Для детективов это явилось полной неожиданностью, потому что лежавшая на ковре девушка была очень похожа на негритянку. В конце концов, кожа ее была черной. Не загорелой, не кофейного цвета, не коричневой, а именно черной — такой глубокий черный цвет кожи бывает у туземцев, которые много времени проводят на солнце. Казалось, вывод был сделан правильно, но перед смертью все равны, да она еще и любит пошутить, и среди ее любимых шуток — обман зрения. Смерть превращает белое в черное, и когда эта мерзкая старуха выходит с победным маршем, уже не важно, кто с кем ходил в школу. И здесь уже не стоит вопрос о пигментации. Убитую девушку приняли за чернокожую, а на самом деле она оказалась белой, но кем бы она ни была, она была холодна как лед, а это худшее, что может случиться с человеком.

В заключении судмедэксперта писалось, что тело девушки находилось в состоянии прогрессирующего разложения, а дальше следовали такие сложные термины, как «общее вздутие полостей тела, тканей и кровеносных сосудов» и «почернение кожи, слизистых и радужных оболочек, вызванное гемолизом и воздействием сероводорода на пигмент крови». Все эти термины сводились к одному простому факту — стояла страшная жара, девушка лежала на ковре, который хорошо сохраняет тепло, что и ускорило процесс разложения. Из всего сделали вывод — скорее даже не вывод, а предположение, — что с учетом погоды девушка умерла, как минимум, сорок восемь часов назад, то есть смерть наступила первого августа.

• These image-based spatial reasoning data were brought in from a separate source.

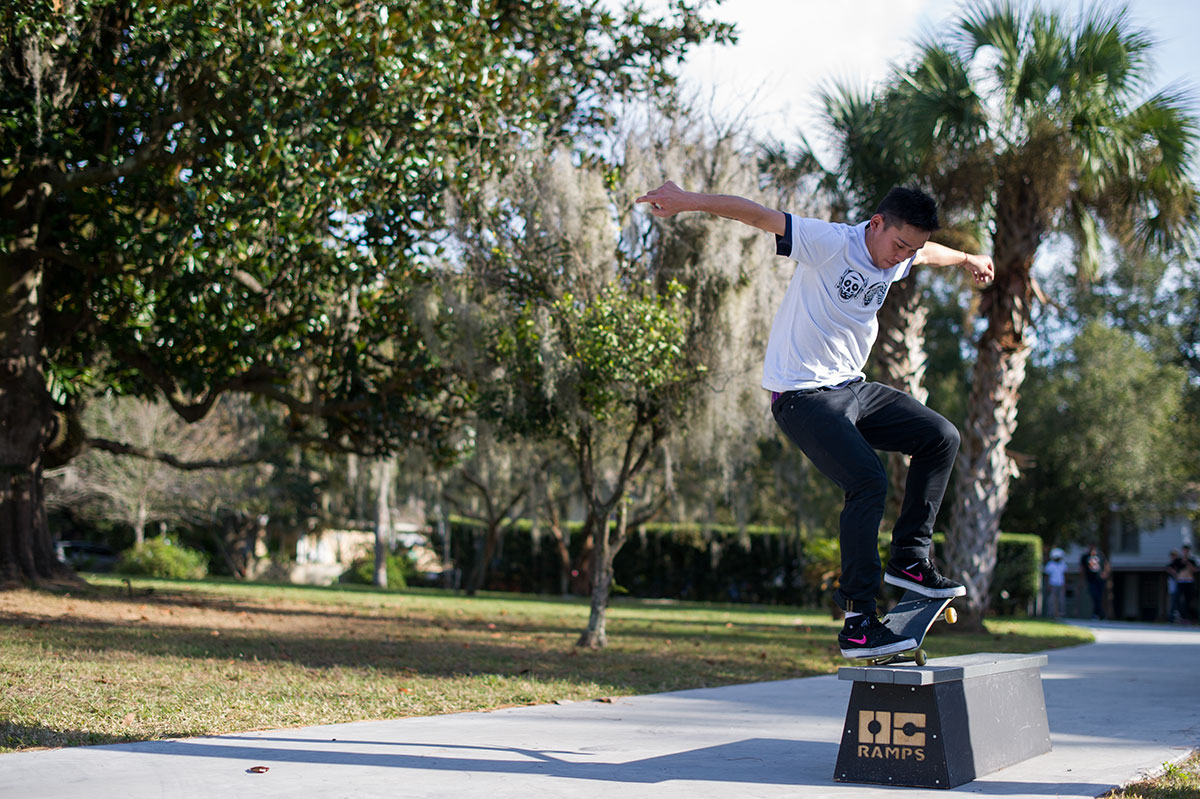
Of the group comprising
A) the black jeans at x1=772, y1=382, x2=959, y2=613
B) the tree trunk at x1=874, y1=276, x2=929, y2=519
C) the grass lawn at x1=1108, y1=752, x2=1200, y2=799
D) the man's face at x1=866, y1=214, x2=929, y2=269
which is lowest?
the grass lawn at x1=1108, y1=752, x2=1200, y2=799

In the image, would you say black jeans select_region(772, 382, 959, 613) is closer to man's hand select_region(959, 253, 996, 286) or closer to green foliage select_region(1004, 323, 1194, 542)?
man's hand select_region(959, 253, 996, 286)

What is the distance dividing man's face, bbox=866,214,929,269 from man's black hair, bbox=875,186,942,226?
0.06ft

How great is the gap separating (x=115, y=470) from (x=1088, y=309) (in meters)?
30.5

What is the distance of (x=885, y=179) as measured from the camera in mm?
13992

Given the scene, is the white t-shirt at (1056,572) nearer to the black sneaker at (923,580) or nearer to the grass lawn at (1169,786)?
the grass lawn at (1169,786)

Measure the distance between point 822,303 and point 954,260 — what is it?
1.03 m

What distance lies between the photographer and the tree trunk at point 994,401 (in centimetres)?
1387

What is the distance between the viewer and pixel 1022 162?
43.7 feet

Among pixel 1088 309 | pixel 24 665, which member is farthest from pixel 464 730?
pixel 1088 309

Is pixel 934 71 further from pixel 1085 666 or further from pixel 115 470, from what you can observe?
pixel 115 470

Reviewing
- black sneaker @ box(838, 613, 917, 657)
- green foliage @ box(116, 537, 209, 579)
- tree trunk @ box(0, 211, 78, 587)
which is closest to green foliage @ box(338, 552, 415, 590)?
green foliage @ box(116, 537, 209, 579)

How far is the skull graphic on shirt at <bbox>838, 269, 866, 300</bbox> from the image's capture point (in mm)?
4410

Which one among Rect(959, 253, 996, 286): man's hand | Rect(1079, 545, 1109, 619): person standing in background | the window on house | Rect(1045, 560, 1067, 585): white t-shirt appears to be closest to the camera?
Rect(959, 253, 996, 286): man's hand

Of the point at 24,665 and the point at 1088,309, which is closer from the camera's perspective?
the point at 24,665
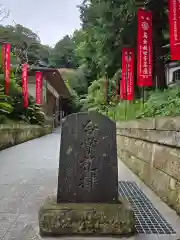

В отчете говорилось, что ее одежда куплена в одном из крупнейших универмагов города. Вся одежда — и та, которая была на ней, и та, которую нашли в квартире, — оказалась довольно дорогой; ее трусики были отделаны бельгийским кружевом и продавались по двадцать пять долларов пара. После тщательного осмотра тела и одежды не было обнаружено следов крови, спермы или масляных пятен.